-- Begin EXERCISE MATERIAL --

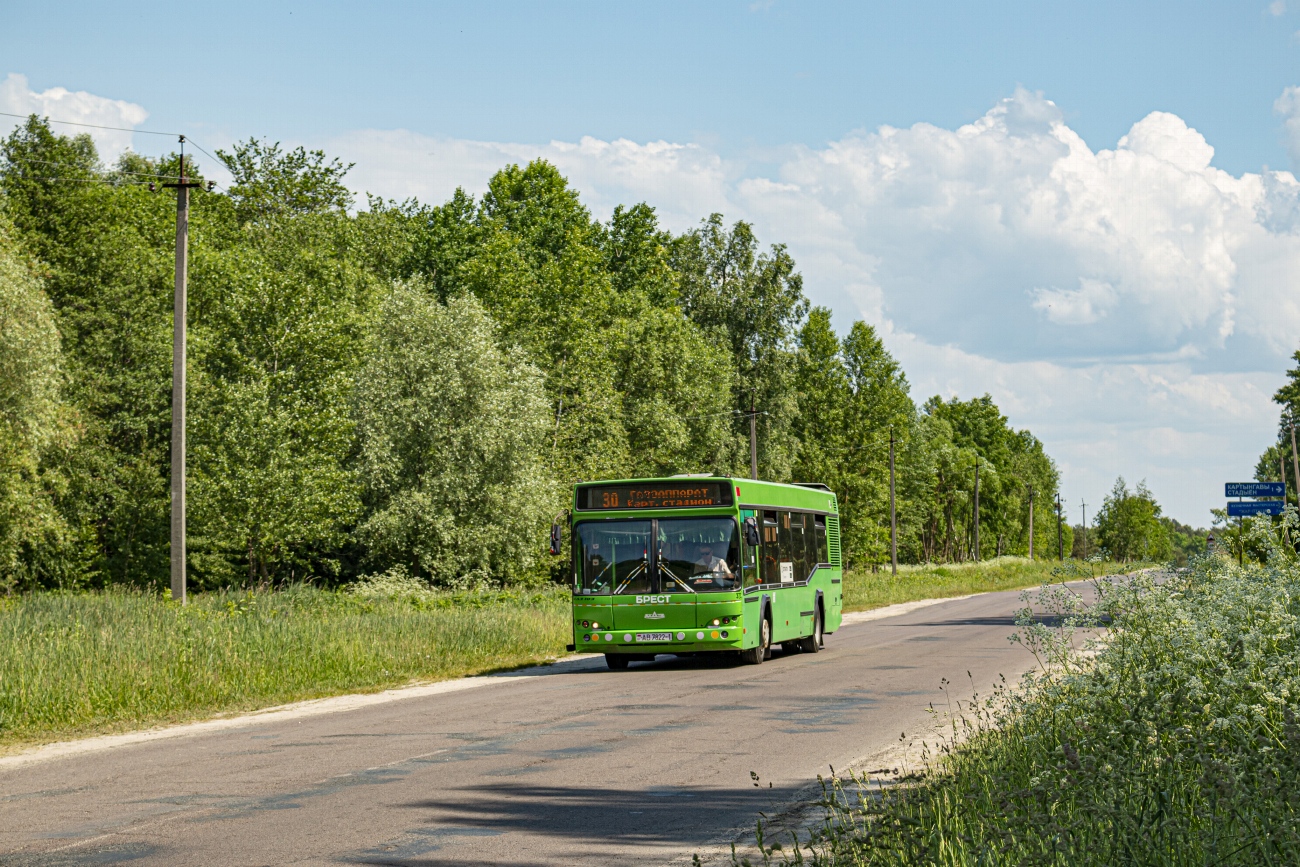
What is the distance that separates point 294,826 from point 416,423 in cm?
3793

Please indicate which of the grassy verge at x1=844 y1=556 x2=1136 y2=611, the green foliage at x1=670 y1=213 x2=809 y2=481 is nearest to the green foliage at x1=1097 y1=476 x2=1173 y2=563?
the grassy verge at x1=844 y1=556 x2=1136 y2=611

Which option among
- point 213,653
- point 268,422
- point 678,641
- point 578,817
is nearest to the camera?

-- End EXERCISE MATERIAL --

Transcribe the full listing character for character. Pictures are excluded.

* REPLY *
What is the distance that separates point 294,826 from point 416,423 in cm?
3793

Please indicate which of the grassy verge at x1=844 y1=556 x2=1136 y2=611, the green foliage at x1=670 y1=213 x2=809 y2=481 is nearest to the green foliage at x1=1097 y1=476 x2=1173 y2=563?
the grassy verge at x1=844 y1=556 x2=1136 y2=611

Which option among
- point 213,653
- point 268,422
- point 678,641
- point 578,817
is nearest to the camera?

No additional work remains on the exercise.